+++ Extracted entries
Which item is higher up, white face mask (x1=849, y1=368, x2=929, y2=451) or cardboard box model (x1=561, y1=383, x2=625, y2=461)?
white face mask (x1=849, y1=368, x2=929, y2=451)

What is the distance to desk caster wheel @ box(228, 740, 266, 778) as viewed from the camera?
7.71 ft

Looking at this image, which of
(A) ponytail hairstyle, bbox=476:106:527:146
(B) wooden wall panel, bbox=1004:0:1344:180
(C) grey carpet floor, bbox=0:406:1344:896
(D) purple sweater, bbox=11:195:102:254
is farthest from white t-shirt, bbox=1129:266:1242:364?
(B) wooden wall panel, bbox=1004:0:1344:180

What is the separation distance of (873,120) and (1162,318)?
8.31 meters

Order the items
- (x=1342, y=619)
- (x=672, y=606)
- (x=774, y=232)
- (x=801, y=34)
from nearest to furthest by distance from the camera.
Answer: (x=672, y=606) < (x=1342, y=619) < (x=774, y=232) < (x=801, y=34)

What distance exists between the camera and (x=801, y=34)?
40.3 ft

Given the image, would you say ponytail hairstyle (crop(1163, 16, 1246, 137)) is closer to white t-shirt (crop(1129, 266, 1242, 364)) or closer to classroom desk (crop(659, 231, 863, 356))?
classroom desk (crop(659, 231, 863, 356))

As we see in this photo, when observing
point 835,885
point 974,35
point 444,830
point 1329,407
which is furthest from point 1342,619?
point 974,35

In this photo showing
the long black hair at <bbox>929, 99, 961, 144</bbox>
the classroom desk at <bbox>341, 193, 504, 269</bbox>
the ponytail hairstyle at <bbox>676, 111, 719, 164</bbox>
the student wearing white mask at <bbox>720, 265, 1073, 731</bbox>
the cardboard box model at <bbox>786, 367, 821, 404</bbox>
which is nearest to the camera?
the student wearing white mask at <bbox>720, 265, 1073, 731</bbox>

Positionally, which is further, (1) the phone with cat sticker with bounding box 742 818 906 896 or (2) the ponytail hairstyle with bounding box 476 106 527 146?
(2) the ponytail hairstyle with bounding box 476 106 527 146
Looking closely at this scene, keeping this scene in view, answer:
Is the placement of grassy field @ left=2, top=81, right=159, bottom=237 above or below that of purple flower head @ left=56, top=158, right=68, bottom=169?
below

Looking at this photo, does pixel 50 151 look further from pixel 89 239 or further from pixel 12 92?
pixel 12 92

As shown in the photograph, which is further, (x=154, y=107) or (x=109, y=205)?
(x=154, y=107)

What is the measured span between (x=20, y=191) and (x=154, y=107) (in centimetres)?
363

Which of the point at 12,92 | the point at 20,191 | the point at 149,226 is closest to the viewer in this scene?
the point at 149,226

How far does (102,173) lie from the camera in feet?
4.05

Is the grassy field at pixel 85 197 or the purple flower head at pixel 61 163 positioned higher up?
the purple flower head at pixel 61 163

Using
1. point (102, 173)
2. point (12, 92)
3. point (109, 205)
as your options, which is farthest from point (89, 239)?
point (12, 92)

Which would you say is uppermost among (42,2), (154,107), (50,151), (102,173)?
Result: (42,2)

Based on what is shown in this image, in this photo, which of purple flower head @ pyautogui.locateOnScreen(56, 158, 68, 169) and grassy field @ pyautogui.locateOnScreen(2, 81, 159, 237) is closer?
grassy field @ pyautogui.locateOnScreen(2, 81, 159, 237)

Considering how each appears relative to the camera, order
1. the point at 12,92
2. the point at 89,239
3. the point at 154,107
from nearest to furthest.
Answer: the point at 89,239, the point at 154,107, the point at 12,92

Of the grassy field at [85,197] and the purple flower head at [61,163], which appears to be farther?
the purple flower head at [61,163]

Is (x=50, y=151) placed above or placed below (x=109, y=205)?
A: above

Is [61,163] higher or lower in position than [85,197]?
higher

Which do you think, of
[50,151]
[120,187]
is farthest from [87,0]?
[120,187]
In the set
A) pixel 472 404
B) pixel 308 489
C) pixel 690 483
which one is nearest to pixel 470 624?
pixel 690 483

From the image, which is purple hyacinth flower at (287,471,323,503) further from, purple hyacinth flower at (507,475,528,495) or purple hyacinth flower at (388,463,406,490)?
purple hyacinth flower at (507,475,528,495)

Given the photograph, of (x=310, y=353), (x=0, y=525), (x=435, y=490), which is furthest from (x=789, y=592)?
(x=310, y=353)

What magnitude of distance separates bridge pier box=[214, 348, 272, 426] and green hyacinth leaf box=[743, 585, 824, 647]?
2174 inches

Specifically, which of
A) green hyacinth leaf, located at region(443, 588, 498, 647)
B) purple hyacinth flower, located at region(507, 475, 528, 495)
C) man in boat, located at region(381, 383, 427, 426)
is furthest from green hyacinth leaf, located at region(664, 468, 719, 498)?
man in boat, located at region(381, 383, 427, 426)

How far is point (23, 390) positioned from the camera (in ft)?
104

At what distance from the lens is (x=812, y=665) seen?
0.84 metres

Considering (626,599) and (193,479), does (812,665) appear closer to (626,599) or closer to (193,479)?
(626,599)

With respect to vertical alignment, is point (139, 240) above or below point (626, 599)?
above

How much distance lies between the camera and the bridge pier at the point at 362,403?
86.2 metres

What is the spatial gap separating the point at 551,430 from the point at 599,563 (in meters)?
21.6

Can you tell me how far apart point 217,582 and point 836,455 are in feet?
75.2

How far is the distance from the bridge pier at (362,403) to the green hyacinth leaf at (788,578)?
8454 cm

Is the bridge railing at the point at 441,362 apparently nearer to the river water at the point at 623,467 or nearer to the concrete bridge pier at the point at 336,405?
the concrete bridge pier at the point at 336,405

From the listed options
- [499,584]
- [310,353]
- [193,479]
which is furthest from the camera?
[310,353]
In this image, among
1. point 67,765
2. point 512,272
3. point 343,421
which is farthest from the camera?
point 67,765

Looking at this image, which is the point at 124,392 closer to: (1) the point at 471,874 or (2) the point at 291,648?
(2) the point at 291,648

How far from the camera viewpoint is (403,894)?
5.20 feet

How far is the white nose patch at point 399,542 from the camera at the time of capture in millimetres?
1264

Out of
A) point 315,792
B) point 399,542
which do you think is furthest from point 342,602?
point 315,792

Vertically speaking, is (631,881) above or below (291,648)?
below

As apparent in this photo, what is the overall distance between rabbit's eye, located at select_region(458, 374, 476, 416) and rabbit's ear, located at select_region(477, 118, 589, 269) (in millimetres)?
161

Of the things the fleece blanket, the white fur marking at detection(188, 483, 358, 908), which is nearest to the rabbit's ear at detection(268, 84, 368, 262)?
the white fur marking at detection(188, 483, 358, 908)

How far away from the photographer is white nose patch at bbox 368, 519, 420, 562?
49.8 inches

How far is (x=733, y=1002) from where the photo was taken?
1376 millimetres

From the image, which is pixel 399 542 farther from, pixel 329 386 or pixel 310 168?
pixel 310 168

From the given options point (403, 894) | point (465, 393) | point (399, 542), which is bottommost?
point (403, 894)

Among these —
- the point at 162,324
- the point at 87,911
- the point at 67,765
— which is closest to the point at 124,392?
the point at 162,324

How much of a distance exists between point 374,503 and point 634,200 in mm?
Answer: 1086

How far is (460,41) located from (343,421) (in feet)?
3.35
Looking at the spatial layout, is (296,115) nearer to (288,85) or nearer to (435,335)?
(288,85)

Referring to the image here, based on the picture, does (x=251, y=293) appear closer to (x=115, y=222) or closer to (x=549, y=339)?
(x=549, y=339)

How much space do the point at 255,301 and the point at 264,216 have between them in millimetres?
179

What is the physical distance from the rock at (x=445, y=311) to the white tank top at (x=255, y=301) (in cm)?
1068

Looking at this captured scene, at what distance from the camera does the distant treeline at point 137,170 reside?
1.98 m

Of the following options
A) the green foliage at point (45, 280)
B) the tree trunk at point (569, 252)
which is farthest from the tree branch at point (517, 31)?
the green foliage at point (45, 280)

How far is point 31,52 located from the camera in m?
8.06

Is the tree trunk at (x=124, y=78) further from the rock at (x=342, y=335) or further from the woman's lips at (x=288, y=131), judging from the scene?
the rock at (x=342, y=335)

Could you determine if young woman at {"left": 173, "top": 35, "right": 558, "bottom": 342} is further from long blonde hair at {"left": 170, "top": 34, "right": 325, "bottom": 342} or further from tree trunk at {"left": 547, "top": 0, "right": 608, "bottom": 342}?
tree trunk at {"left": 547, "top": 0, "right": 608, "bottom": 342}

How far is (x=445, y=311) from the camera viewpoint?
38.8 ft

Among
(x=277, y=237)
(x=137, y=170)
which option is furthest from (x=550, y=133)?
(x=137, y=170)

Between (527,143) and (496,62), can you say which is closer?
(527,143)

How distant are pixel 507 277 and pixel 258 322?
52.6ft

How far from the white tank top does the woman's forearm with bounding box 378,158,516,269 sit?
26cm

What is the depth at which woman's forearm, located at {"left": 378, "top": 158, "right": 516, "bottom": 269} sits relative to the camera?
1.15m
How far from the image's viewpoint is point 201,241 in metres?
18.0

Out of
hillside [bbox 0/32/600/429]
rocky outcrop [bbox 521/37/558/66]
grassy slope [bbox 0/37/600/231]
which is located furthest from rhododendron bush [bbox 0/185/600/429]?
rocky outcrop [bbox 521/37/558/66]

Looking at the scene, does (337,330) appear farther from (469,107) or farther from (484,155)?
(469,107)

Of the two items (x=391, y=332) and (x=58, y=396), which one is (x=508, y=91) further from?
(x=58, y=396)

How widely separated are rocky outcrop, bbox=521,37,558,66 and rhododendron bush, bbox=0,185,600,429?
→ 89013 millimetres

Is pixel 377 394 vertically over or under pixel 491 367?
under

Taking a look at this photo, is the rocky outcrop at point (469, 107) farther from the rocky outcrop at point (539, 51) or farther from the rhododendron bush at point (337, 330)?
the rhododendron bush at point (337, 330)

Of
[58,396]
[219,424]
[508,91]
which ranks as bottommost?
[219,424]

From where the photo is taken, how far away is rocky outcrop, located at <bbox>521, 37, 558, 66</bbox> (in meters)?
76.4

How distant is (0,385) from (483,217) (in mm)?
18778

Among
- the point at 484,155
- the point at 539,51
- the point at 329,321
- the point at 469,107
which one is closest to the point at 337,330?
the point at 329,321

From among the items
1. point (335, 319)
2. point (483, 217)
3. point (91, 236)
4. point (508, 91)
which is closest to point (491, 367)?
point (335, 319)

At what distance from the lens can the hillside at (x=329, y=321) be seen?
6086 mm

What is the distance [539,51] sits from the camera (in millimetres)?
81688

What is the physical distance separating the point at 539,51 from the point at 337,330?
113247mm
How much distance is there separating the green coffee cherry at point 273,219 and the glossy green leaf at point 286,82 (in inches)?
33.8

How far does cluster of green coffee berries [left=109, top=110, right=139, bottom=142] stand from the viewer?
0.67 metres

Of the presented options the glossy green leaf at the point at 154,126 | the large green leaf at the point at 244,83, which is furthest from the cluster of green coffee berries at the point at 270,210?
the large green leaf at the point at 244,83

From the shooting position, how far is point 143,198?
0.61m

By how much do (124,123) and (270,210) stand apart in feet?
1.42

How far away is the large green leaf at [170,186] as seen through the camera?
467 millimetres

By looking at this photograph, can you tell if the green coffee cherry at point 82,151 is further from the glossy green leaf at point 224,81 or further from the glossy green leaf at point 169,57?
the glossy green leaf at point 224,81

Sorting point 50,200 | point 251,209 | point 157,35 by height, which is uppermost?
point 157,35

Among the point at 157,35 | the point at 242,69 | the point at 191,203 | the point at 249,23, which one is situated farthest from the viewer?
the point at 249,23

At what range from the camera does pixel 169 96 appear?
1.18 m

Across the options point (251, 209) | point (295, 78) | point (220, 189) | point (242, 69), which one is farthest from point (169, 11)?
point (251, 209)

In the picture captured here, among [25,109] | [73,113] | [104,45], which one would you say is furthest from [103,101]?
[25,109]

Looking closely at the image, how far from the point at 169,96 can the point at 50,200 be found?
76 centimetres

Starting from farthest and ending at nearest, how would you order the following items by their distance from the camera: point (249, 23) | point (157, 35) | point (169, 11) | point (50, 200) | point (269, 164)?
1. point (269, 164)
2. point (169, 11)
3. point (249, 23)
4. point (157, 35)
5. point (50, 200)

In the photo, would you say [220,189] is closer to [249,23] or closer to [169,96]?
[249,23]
++++++
Could you quote the listing word for word, from the line containing "Which do you think, of" through the line containing "2174 inches", with both of those lines included?

§ **Task result**:
Which do you think, of
[50,151]
[120,187]
is farthest from [87,0]?
[120,187]
In the set
A) pixel 472 404
B) pixel 308 489
C) pixel 690 483
which one is nearest to pixel 470 624?
pixel 690 483

From the image, which is purple hyacinth flower at (287,471,323,503) further from, purple hyacinth flower at (507,475,528,495) or purple hyacinth flower at (388,463,406,490)?
purple hyacinth flower at (507,475,528,495)

Given the photograph, of (x=310, y=353), (x=0, y=525), (x=435, y=490), which is furthest from (x=789, y=592)?
(x=310, y=353)

What magnitude of distance separates bridge pier box=[214, 348, 272, 426] and green hyacinth leaf box=[743, 585, 824, 647]?
2174 inches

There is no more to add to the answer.